- DATA ENTRIES:
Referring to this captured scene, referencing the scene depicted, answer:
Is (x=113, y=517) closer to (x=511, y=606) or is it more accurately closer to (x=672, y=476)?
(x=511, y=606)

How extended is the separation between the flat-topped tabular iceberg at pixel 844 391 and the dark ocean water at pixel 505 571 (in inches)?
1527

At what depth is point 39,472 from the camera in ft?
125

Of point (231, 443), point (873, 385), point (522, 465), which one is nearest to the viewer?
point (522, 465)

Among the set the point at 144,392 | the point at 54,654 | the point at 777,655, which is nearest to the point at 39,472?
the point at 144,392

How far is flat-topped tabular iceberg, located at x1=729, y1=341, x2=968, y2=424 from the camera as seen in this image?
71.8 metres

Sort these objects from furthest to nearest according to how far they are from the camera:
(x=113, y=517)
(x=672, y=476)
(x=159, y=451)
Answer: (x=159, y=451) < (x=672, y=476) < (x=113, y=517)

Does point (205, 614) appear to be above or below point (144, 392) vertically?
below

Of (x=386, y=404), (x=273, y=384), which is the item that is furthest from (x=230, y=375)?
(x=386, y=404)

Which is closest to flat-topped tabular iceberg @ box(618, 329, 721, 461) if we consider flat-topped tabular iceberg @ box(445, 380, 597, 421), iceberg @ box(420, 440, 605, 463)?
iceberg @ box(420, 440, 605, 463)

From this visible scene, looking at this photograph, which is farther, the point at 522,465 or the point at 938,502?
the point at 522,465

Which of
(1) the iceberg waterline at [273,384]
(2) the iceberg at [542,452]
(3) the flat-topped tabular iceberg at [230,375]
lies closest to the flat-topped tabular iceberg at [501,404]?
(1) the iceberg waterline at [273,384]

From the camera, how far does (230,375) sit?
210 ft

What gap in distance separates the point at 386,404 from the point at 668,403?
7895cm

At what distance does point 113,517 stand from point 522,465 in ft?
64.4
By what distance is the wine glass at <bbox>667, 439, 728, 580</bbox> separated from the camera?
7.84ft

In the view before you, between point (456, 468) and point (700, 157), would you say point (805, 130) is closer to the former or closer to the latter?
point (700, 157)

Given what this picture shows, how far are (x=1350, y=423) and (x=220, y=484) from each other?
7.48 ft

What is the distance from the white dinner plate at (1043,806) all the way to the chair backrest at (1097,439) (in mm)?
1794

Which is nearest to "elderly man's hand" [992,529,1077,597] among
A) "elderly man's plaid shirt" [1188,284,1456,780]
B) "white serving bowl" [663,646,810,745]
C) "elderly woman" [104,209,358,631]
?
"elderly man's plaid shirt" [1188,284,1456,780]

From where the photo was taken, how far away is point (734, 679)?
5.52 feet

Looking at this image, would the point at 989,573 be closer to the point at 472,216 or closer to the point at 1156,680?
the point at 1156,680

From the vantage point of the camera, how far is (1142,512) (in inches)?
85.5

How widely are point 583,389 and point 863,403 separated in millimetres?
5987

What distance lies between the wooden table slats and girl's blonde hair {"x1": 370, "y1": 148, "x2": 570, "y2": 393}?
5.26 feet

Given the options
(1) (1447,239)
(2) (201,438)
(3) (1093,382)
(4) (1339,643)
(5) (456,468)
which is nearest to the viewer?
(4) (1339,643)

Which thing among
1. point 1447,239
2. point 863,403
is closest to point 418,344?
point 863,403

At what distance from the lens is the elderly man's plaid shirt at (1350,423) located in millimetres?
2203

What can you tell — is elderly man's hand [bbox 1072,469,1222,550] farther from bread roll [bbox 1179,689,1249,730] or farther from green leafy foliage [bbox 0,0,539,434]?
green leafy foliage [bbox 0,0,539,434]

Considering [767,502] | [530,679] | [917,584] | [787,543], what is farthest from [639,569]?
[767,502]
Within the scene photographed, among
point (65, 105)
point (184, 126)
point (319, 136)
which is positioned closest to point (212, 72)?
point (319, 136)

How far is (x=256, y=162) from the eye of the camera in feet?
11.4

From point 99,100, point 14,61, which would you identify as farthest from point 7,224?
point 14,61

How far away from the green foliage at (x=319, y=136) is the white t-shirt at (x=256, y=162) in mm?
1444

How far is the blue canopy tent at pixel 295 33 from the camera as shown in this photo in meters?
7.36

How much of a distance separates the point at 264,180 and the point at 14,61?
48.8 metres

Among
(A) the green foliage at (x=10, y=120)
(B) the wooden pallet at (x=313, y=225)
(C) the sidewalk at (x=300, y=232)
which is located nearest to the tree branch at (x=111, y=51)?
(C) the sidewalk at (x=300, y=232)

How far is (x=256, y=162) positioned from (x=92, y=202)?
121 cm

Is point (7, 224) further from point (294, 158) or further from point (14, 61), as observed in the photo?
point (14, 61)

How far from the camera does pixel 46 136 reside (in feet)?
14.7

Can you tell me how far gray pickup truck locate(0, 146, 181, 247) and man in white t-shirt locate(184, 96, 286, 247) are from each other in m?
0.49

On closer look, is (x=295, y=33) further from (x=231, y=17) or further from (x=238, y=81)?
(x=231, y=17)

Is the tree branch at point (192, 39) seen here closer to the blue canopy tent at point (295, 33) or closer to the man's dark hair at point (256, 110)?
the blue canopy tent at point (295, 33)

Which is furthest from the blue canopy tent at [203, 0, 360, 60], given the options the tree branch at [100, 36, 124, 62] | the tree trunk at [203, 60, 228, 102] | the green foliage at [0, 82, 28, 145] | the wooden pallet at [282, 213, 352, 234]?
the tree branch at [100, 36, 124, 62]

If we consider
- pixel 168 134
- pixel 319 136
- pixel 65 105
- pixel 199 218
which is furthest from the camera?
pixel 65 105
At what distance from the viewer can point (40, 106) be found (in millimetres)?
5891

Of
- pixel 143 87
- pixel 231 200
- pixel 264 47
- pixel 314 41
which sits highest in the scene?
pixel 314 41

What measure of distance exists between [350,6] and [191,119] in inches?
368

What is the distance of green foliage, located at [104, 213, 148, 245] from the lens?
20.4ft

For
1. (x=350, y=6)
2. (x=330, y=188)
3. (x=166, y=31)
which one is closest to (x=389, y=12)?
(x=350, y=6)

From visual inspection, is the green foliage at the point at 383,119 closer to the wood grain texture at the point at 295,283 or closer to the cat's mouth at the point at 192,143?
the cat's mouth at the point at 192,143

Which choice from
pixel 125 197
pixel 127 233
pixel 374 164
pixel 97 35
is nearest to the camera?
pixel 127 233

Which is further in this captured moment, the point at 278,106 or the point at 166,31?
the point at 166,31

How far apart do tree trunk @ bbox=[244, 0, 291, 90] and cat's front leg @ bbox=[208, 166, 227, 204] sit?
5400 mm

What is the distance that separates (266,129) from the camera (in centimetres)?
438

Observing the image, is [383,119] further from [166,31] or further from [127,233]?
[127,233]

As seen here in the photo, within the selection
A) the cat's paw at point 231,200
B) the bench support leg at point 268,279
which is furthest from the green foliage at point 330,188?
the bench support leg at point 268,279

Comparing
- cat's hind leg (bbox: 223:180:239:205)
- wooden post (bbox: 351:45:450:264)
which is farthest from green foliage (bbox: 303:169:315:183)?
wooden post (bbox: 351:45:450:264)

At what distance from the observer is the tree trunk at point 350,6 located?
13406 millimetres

- REQUIRED TASK: Rewrite all of the data above, replacing every occurrence of "flat-topped tabular iceberg" with "tabular iceberg" and leaving everything else unchanged.

- RESPONSE TO THIS TASK:
Referring to this captured scene, referencing the scene depicted, answer:
Is (x=113, y=517) closer to (x=511, y=606) or is it more accurately closer to (x=672, y=476)?
(x=511, y=606)

How extended is the separation between the tabular iceberg at pixel 844 391 and the dark ocean water at pixel 505 571 (in inches)?
1527

At what depth is point 39,472 from the camera in ft?
125

Of point (231, 443), point (873, 385), point (522, 465), which one is nearest to the viewer?
point (522, 465)

Among the set the point at 144,392 | the point at 54,654 | the point at 777,655, which is nearest to the point at 39,472?
the point at 144,392

How far is tabular iceberg, located at x1=729, y1=341, x2=968, y2=424 from the camera as seen in this image?
71.8 metres

Sort these objects from furthest to nearest according to how far they are from the camera:
(x=113, y=517)
(x=672, y=476)
(x=159, y=451)
Answer: (x=159, y=451) < (x=672, y=476) < (x=113, y=517)

Does point (205, 614) appear to be above or below point (144, 392) vertically?
below

Of (x=386, y=404), (x=273, y=384), which is the item that is furthest from (x=230, y=375)?
(x=386, y=404)

Which is closest to tabular iceberg @ box(618, 329, 721, 461) if we consider tabular iceberg @ box(445, 380, 597, 421), iceberg @ box(420, 440, 605, 463)?
iceberg @ box(420, 440, 605, 463)

From this visible scene, looking at this photograph, which is farther, the point at 522,465 or the point at 938,502?
the point at 522,465

Which of
(1) the iceberg waterline at [273,384]
(2) the iceberg at [542,452]
(3) the tabular iceberg at [230,375]
lies closest to the tabular iceberg at [501,404]?
(1) the iceberg waterline at [273,384]

From the camera, how far does (230,375) sit?
210 ft

What gap in distance separates the point at 386,404 from the point at 668,403?
7895cm

At what distance does point 113,517 stand from point 522,465 in ft?
64.4
By what distance is the wine glass at <bbox>667, 439, 728, 580</bbox> separated from the camera?
7.84ft

In the view before you, between point (456, 468) and point (700, 157), would you say point (805, 130) is closer to the former or closer to the latter?
point (700, 157)

Given what this picture shows, how far are (x=1350, y=423) and (x=220, y=484) from each other?
7.48 ft

What is the distance from the white dinner plate at (1043,806) all the way to the chair backrest at (1097,439) (in mm)?
1794

Which is nearest to "elderly man's hand" [992,529,1077,597] among
A) "elderly man's plaid shirt" [1188,284,1456,780]
B) "white serving bowl" [663,646,810,745]
C) "elderly woman" [104,209,358,631]
?
"elderly man's plaid shirt" [1188,284,1456,780]

From where the photo was taken, how far away is point (734, 679)?
5.52 feet

Looking at this image, would the point at 989,573 be closer to the point at 472,216 or closer to the point at 1156,680?
the point at 1156,680

From the vantage point of the camera, how far is (1142,512) (in inches)?
85.5

How widely are point 583,389 and point 863,403 separated in millimetres?
5987

What distance lies between the wooden table slats and girl's blonde hair {"x1": 370, "y1": 148, "x2": 570, "y2": 393}?
5.26 feet

Given the options
(1) (1447,239)
(2) (201,438)
(3) (1093,382)
(4) (1339,643)
(5) (456,468)
which is nearest to the viewer?
(4) (1339,643)

Which thing among
1. point 1447,239
2. point 863,403
is closest to point 418,344?
point 863,403

At what distance from the lens is the elderly man's plaid shirt at (1350,423) located in millimetres?
2203

What can you tell — is elderly man's hand [bbox 1072,469,1222,550] farther from bread roll [bbox 1179,689,1249,730] or farther from green leafy foliage [bbox 0,0,539,434]?
green leafy foliage [bbox 0,0,539,434]

Considering [767,502] | [530,679] | [917,584] | [787,543], what is farthest from [639,569]?
[767,502]
Within the scene photographed, among
point (65, 105)
point (184, 126)
point (319, 136)
which is positioned closest to point (212, 72)?
point (319, 136)

How far is (x=256, y=162) from the eye of the camera in feet?
11.4

From point 99,100, point 14,61, which would you identify as farthest from point 7,224?
point 14,61

How far away from the green foliage at (x=319, y=136) is the white t-shirt at (x=256, y=162) in mm?
1444

How far is the blue canopy tent at pixel 295 33 from the camera as shown in this photo in meters?
7.36

How much of a distance separates the point at 264,180 and the point at 14,61?
48.8 metres

Among
(A) the green foliage at (x=10, y=120)
(B) the wooden pallet at (x=313, y=225)
(C) the sidewalk at (x=300, y=232)
which is located nearest to the tree branch at (x=111, y=51)?
(C) the sidewalk at (x=300, y=232)

How far is (x=256, y=162) positioned from (x=92, y=202)?
121 cm

Is point (7, 224) further from point (294, 158) or further from point (14, 61), as observed in the photo?
point (14, 61)

How far from the camera does pixel 46 136 reside (in feet)?
14.7

Can you tell me how far gray pickup truck locate(0, 146, 181, 247) and man in white t-shirt locate(184, 96, 286, 247) are from each other in m?
0.49

On closer look, is (x=295, y=33) further from (x=231, y=17) or further from (x=238, y=81)?
(x=231, y=17)

Is the tree branch at point (192, 39) seen here closer to the blue canopy tent at point (295, 33) or closer to the man's dark hair at point (256, 110)?
the blue canopy tent at point (295, 33)

Which is furthest from the blue canopy tent at [203, 0, 360, 60], given the options the tree branch at [100, 36, 124, 62] | the tree trunk at [203, 60, 228, 102] | the green foliage at [0, 82, 28, 145] | the wooden pallet at [282, 213, 352, 234]?
the tree branch at [100, 36, 124, 62]

If we consider
- pixel 168 134
- pixel 319 136
- pixel 65 105
- pixel 199 218
which is furthest from the camera?
pixel 65 105
At what distance from the viewer can point (40, 106) be found (in millimetres)?
5891

Of
- pixel 143 87
- pixel 231 200
- pixel 264 47
- pixel 314 41
which sits highest in the scene?
pixel 314 41

What measure of distance exists between [350,6] and [191,119] in inches?
368

What is the distance of green foliage, located at [104, 213, 148, 245] from the lens?
20.4ft

For
1. (x=350, y=6)
2. (x=330, y=188)
3. (x=166, y=31)
which one is closest to (x=389, y=12)?
(x=350, y=6)

From visual inspection, is the green foliage at the point at 383,119 closer to the wood grain texture at the point at 295,283 or closer to the cat's mouth at the point at 192,143?
the cat's mouth at the point at 192,143

Which choice from
pixel 125 197
pixel 127 233
pixel 374 164
pixel 97 35
is nearest to the camera?
pixel 127 233

Which is further in this captured moment, the point at 278,106 or the point at 166,31?
the point at 166,31

How far apart do tree trunk @ bbox=[244, 0, 291, 90] and cat's front leg @ bbox=[208, 166, 227, 204] sit?
5400 mm

What is the distance that separates (266,129) from the camera (in centimetres)?
438

Observing the image, is [383,119] further from [166,31] or further from [127,233]?
[127,233]

As seen here in the photo, within the selection
A) the cat's paw at point 231,200
B) the bench support leg at point 268,279
which is furthest from the green foliage at point 330,188?
the bench support leg at point 268,279

Comparing
- cat's hind leg (bbox: 223:180:239:205)
- wooden post (bbox: 351:45:450:264)
which is farthest from green foliage (bbox: 303:169:315:183)?
wooden post (bbox: 351:45:450:264)

At what distance from the observer is the tree trunk at point 350,6 located?
13406 millimetres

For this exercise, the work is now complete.